You’re driving through LoHi on your way to meet a friend for coffee at Black Eye, and you see an old bike, painted bright white, decorated with plastic flowers, locked to a stop sign at an intersection. If you didn’t know better, you might think that this was someone’s strange idea of a lawn decoration or guerilla public art. But what you’re seeing is a ghost bike, locked to the location where a fatal bicycle collision occurred.
Note: the cycling community encourages everyone to refer to collisions between cars and bikes as collisions rather than accidents, and because we feel strongly aligned with the cycling community, we wish to honor their request. This is why you’ll see us use “bicycle collision” rather than “bicycle accident” throughout this post.
While the ghost bike concept can be traced to an art installation in San Francisco in 2002, the first ghost bike erected as a memorial was in 2003, when a car hit and killed a cyclist in St. Louis. Since then, ghost bikes have appeared around the world, as cyclists and road safety advocates seek to bring more public awareness of bicyclist deaths. The ghost bike is a somber reminder to drivers to always look out for cyclists, and a plea for urban planners to design and build infrastructure that supports safer ways for cyclists, pedestrians, and cars to co-exist in cities.
Colorado is ranked 14th in the country for fatal bicycle collisions per capita, with an average of ten deaths a year. However, 2018 was one of the worst years in recent memory for bike and pedestrian fatalities: of the 61 traffic fatalities in Denver in 2018, 24 of those were bicyclists or pedestrians. And that’s just Denver alone, without taking into account the rest of the state.
With that said, thousands of people cycle safely in Denver every day. We have more than 80 miles of urban trails off the roads and numerous bike lanes, sharrows, and bike routes across the metro area. From Downtown Denver you can ride to Littleton, Lakewood, Golden, Boulder, Commerce City, Aurora, and other nearby cities, completely off the roads. The paths are relatively well maintained, even in winter, and are used by bike commuters, people training for long races, families, and folks just looking to have fun, leisurely pedaling on the weekends.

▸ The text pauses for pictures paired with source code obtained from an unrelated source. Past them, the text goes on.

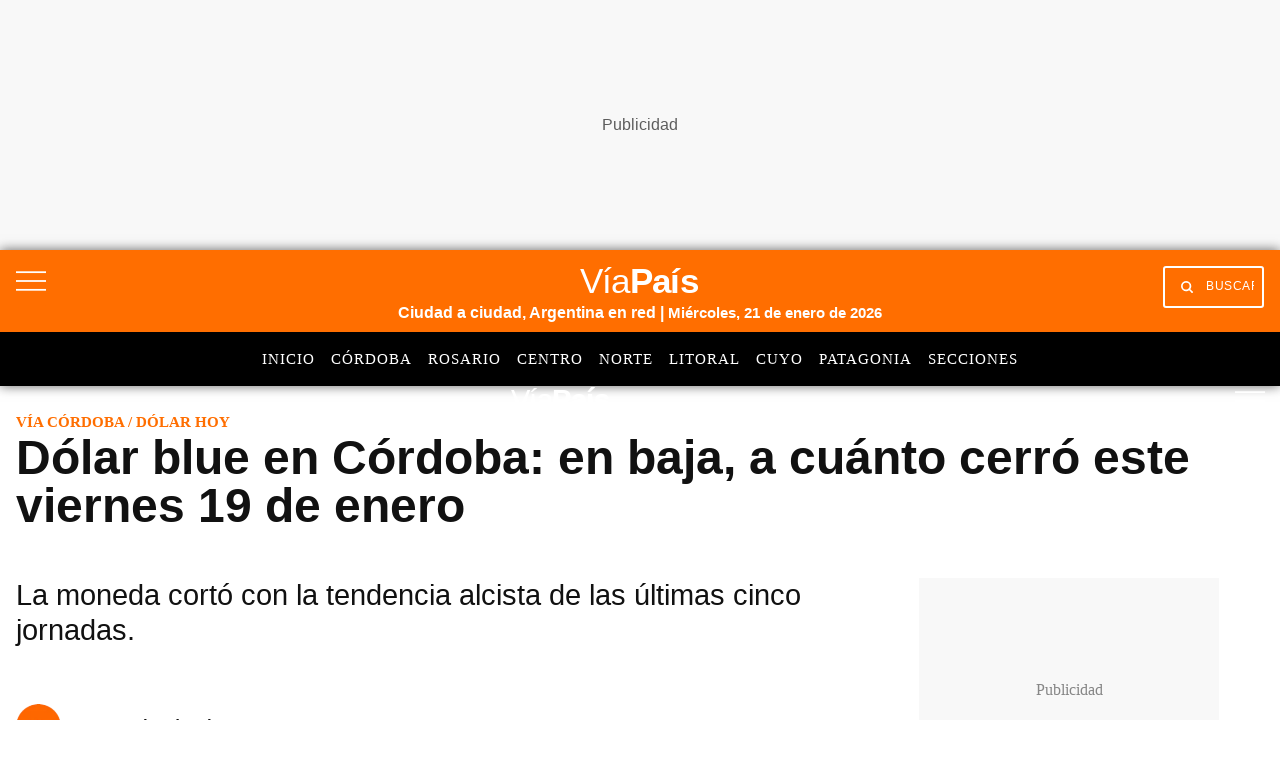

--- FILE ---
content_type: text/html; charset=utf-8
request_url: https://www.google.com/recaptcha/api2/aframe
body_size: 150
content:
<!DOCTYPE HTML><html><head><meta http-equiv="content-type" content="text/html; charset=UTF-8"></head><body><script nonce="SAthL-c5_0xbWyerSNQE7g">/** Anti-fraud and anti-abuse applications only. See google.com/recaptcha */ try{var clients={'sodar':'https://pagead2.googlesyndication.com/pagead/sodar?'};window.addEventListener("message",function(a){try{if(a.source===window.parent){var b=JSON.parse(a.data);var c=clients[b['id']];if(c){var d=document.createElement('img');d.src=c+b['params']+'&rc='+(localStorage.getItem("rc::a")?sessionStorage.getItem("rc::b"):"");window.document.body.appendChild(d);sessionStorage.setItem("rc::e",parseInt(sessionStorage.getItem("rc::e")||0)+1);localStorage.setItem("rc::h",'1769025741361');}}}catch(b){}});window.parent.postMessage("_grecaptcha_ready", "*");}catch(b){}</script></body></html>

--- FILE ---
content_type: application/javascript; charset=utf-8
request_url: https://fundingchoicesmessages.google.com/f/AGSKWxVaDW5Ak2wUAFD-d36Y3rUx1FqAOeppms9GcykBqsSTtgEINYw5t_fpZvq59exQIlrO0snNb6HggByaeVn3LauK7Nj0t4yiWs3eg7iA-jGU_wBW86d28AWqfPnsdAWFPJZGEJ3Ln_VF73UZHbfWtKKcNvItC8_Mrk34ob5LOlFjpmDWjcWFQgtiXA3F/_/affiliate/displayWidget?/standard_ads./admez./adfliction-/ads-admin.
body_size: -1291
content:
window['7f039cce-0750-494e-a983-151da5005dd3'] = true;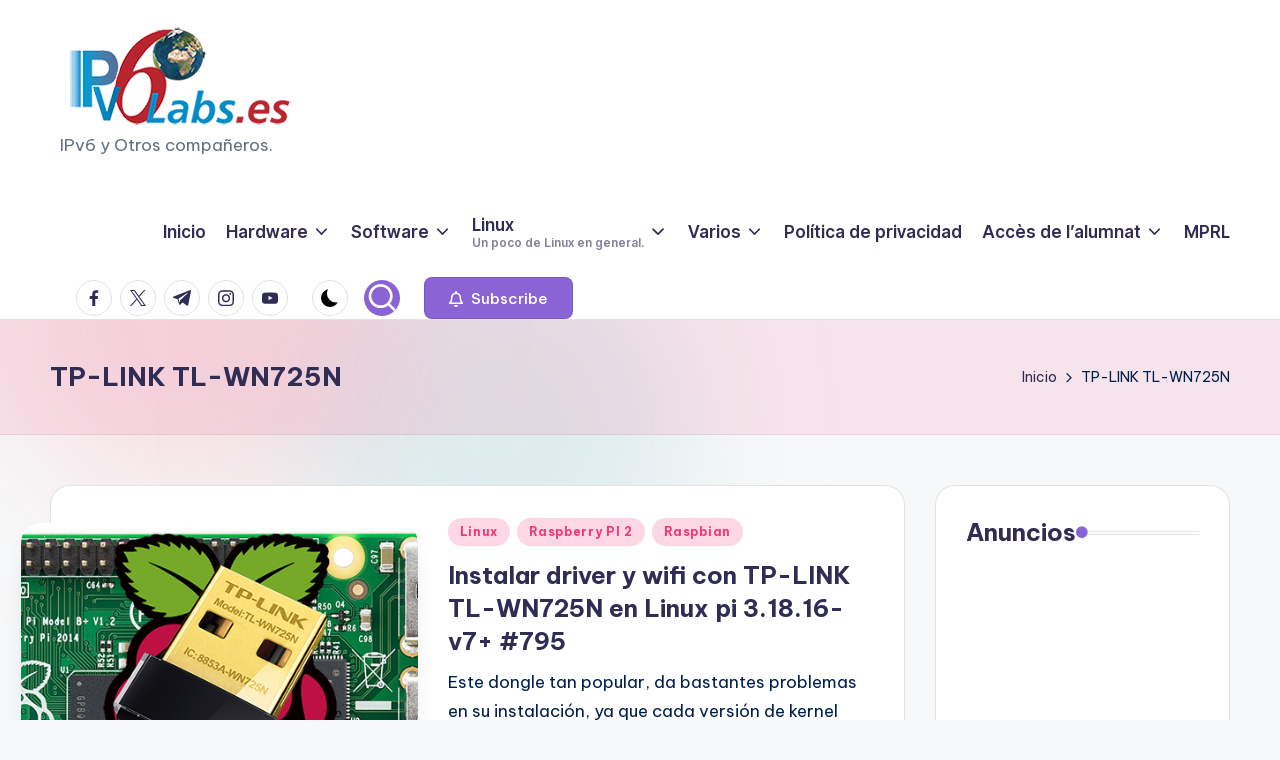

--- FILE ---
content_type: text/html; charset=utf-8
request_url: https://www.google.com/recaptcha/api2/aframe
body_size: 266
content:
<!DOCTYPE HTML><html><head><meta http-equiv="content-type" content="text/html; charset=UTF-8"></head><body><script nonce="ME1UkiUx8iy7_ZcLyZCfsg">/** Anti-fraud and anti-abuse applications only. See google.com/recaptcha */ try{var clients={'sodar':'https://pagead2.googlesyndication.com/pagead/sodar?'};window.addEventListener("message",function(a){try{if(a.source===window.parent){var b=JSON.parse(a.data);var c=clients[b['id']];if(c){var d=document.createElement('img');d.src=c+b['params']+'&rc='+(localStorage.getItem("rc::a")?sessionStorage.getItem("rc::b"):"");window.document.body.appendChild(d);sessionStorage.setItem("rc::e",parseInt(sessionStorage.getItem("rc::e")||0)+1);localStorage.setItem("rc::h",'1769084666976');}}}catch(b){}});window.parent.postMessage("_grecaptcha_ready", "*");}catch(b){}</script></body></html>

--- FILE ---
content_type: text/css
request_url: https://www.ipv6labs.es/wp-content/themes/bloghash-child/ctc-style.css?ver=1.0.11.1722362870
body_size: -35
content:
/*
CTC Separate Stylesheet
Updated: 2024-07-30 18:07:57
*/



--- FILE ---
content_type: text/css
request_url: https://www.ipv6labs.es/wp-content/plugins/wp-custom-css/wp-custom-css.css?1722252838
body_size: 115
content:
.swpm-login-widget-form #forgot_pass {
    display: none;
}
.swpm-login-form-register-link {
    display: none;
}
.swpm-remember-me {
    display: none;
}

.post .content p {
text-align:justify;
}
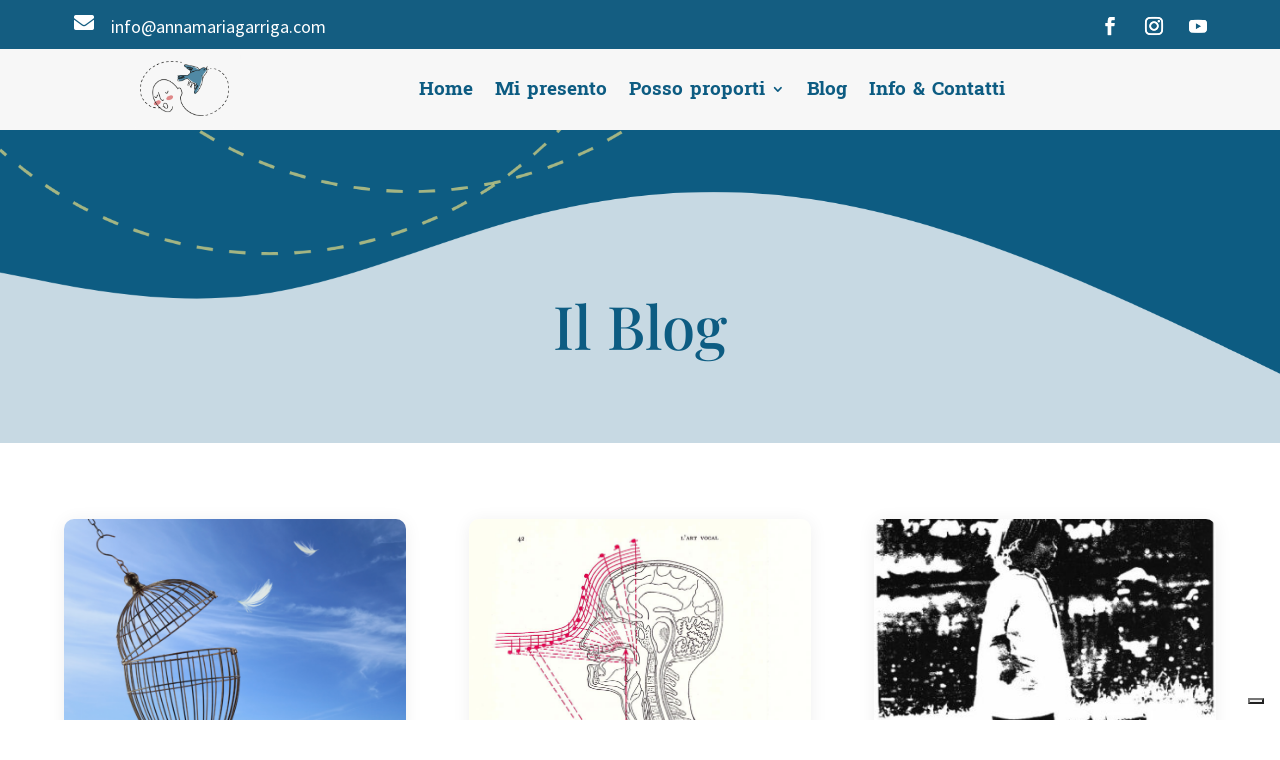

--- FILE ---
content_type: text/css
request_url: https://annamariagarriga.com/wp-content/et-cache/207814/et-core-unified-cpt-deferred-207814.min.css?ver=1766512148
body_size: 566
content:
div.et_pb_section.et_pb_section_0_tb_body{background-position:center top 41%;background-image:url(https://annamariagarriga.com/wp-content/uploads/2022/12/Intestazione-WordPress-Anna-Maria-Garriga.png)!important}.et_pb_section_0_tb_body.et_pb_section{padding-top:10.6%;padding-bottom:5.6%}.et_pb_section_0_tb_body,.et_pb_blog_0_tb_body{width:100%}.et_pb_row_0_tb_body.et_pb_row{padding-top:4px!important;padding-bottom:0px!important;padding-top:4px;padding-bottom:0px}.et_pb_text_0_tb_body h1{font-family:'Playfair Display',Georgia,"Times New Roman",serif;font-weight:500;font-size:60px;color:#0D5C82!important;line-height:1.2em;text-align:center}.et_pb_text_0_tb_body{padding-top:3px!important;padding-left:0px!important;margin-top:16px!important;margin-bottom:0px!important}.et_pb_row_1_tb_body,body #page-container .et-db #et-boc .et-l .et_pb_row_1_tb_body.et_pb_row,body.et_pb_pagebuilder_layout.single #page-container #et-boc .et-l .et_pb_row_1_tb_body.et_pb_row,body.et_pb_pagebuilder_layout.single.et_full_width_page #page-container #et-boc .et-l .et_pb_row_1_tb_body.et_pb_row{width:90%;max-width:1489px}.et_pb_blog_0_tb_body .et_pb_post .entry-title a,.et_pb_blog_0_tb_body .not-found-title{font-weight:700!important;color:#518AA5!important}.et_pb_blog_0_tb_body .et_pb_post .entry-title,.et_pb_blog_0_tb_body .not-found-title{font-size:21px!important;line-height:1.3em!important}.et_pb_blog_0_tb_body .et_pb_post p{line-height:1.5em}.et_pb_blog_0_tb_body .et_pb_post .post-content,.et_pb_blog_0_tb_body.et_pb_bg_layout_light .et_pb_post .post-content p,.et_pb_blog_0_tb_body.et_pb_bg_layout_dark .et_pb_post .post-content p{font-family:'Source Sans Pro',Helvetica,Arial,Lucida,sans-serif;font-size:16px;line-height:1.5em}.et_pb_blog_0_tb_body .et_pb_post .post-meta,.et_pb_blog_0_tb_body .et_pb_post .post-meta a,#left-area .et_pb_blog_0_tb_body .et_pb_post .post-meta,#left-area .et_pb_blog_0_tb_body .et_pb_post .post-meta a{font-family:'Source Sans Pro',Helvetica,Arial,Lucida,sans-serif;font-weight:600;font-size:19px;color:#0D5C82!important}.et_pb_blog_0_tb_body .et_pb_post div.post-content a.more-link{font-weight:600;font-style:italic;color:#518AA5!important}.et_pb_blog_0_tb_body .pagination a{font-family:'PT Sans',Helvetica,Arial,Lucida,sans-serif;font-weight:700;font-size:24px;color:#007aff!important;line-height:1.8em}.et_pb_blog_0_tb_body .et_pb_blog_grid .et_pb_post{border-radius:10px 10px 10px 10px;overflow:hidden;border-width:0px}.et_pb_blog_0_tb_body article.et_pb_post{box-shadow:0px 2px 18px 0px #efefef}@media only screen and (max-width:980px){.et_pb_section_0_tb_body.et_pb_section{padding-top:8%;padding-bottom:0%}.et_pb_text_0_tb_body h1{font-size:40px}.et_pb_blog_0_tb_body .et_pb_post .entry-title,.et_pb_blog_0_tb_body .not-found-title{font-size:21px!important}.et_pb_blog_0_tb_body .et_pb_post p{line-height:1.5em}}@media only screen and (max-width:767px){.et_pb_section_0_tb_body.et_pb_section{padding-top:19%;padding-bottom:3%}.et_pb_text_0_tb_body h1{font-size:30px}.et_pb_text_0_tb_body{padding-top:0px!important;padding-left:0px!important}.et_pb_blog_0_tb_body .et_pb_post .entry-title,.et_pb_blog_0_tb_body .not-found-title{font-size:21px!important}.et_pb_blog_0_tb_body .et_pb_post .post-content,.et_pb_blog_0_tb_body.et_pb_bg_layout_light .et_pb_post .post-content p,.et_pb_blog_0_tb_body.et_pb_bg_layout_dark .et_pb_post .post-content p{font-size:18px}.et_pb_blog_0_tb_body .et_pb_post p{line-height:1.4em}}

--- FILE ---
content_type: application/javascript; charset=utf-8
request_url: https://cs.iubenda.com/cookie-solution/confs/js/19258103.js
body_size: 44
content:
_iub.csRC = { showBranding: true, publicId: 'ac99a3c9-6db6-11ee-8bfc-5ad8d8c564c0', floatingGroup: false };
_iub.csEnabled = true;
_iub.csPurposes = [4,7,1,2,3];
_iub.cpUpd = 1738995146;
_iub.csT = 0.025;
_iub.googleConsentModeV2 = true;
_iub.totalNumberOfProviders = 6;
_iub.csSiteConf = {"askConsentAtCookiePolicyUpdate":true,"countryDetection":true,"emailMarketing":{"theme":"dark"},"enableFadp":true,"enableLgpd":true,"enableUspr":true,"floatingPreferencesButtonDisplay":"bottom-right","lgpdAppliesGlobally":false,"perPurposeConsent":true,"siteId":2953617,"storage":{"useSiteId":true},"whitelabel":false,"cookiePolicyId":19258103,"lang":"it","banner":{"acceptButtonDisplay":true,"closeButtonDisplay":false,"customizeButtonDisplay":true,"explicitWithdrawal":true,"listPurposes":true,"ownerName":"www.annamariagarriga.com","position":"float-top-center","rejectButtonDisplay":true,"showTitle":false,"showTotalNumberOfProviders":true}};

As a cyclist, please ensure that you have bright front and rear lights for night riding; if a car hits you at night and you don’t have lights, the driver can argue that he or she didn’t see you and the collision is your fault. Wear reflective clothing or carry a pannier or backpack with reflective strips. In addition to being as visible as possible, please protect your head! Helmets reduce the risk of death in a crash by nearly 50%, and can also decrease the likelihood of serious brain injury if you do survive a car crash.
While bicycling Denver’s streets, never let your guard down. Make eye contact with drivers you encounter at intersections while changing lanes, and when merging with traffic. If you haven’t confirmed a driver can see you by making eye contact, assume they don’t. Just like driving, texting while on your bike is a terrible idea. Pull up your map on your smartphone ahead of time, and use a device that mounts it to your bike so you can use audio cues to get where you’re going. Also, while cycling home drunk from the bar may seem like a better idea than driving drunk, it is still incredibly dangerous and also illegal.
Follow the Rules
Some cyclists scoff at the idea of stopping at four-way stops, of waiting for a stoplight to turn green, or of riding on the streets rather than sidewalks. But many fatal bike collisions occur at intersections, to the fault of both drivers and cyclists. Being hyper-aware at intersections and following the rules of a four-way stop or stoplights can help the flow of traffic and increase your visibility. And while it may be tempting to ride on a sidewalk to skip heavy traffic, riding on sidewalks is not only against the law, but it can cause unexpected dangers for cyclists, especially when riding from the sidewalk onto the street or across an alley or driveway where cars do not expect to encounter you. If you’re injured when a car hits you but you’ve broken a traffic law, the driver isn’t at fault, and your injuries are entirely your own to bear. Also, learn your hand signals for right and left turns, and use them!
What If I’m in a Bike Collision in Denver?
Make sure you or witnesses call the police to the scene and collect the driver’s insurance and contact information. After seeking immediate medical care, call the O’Sullivan Law Firm for a free review of your case. Check out how we help bike collision victims in Denver and read more of our bicycle riding tips.
And next time you see a ghost bike in Denver, take a moment to look at your surroundings. If you’re a driver please be conscious of the dangers cyclists face on the streets, and if you’re a cyclist remember to be visible and protected, be aware, and follow the rules.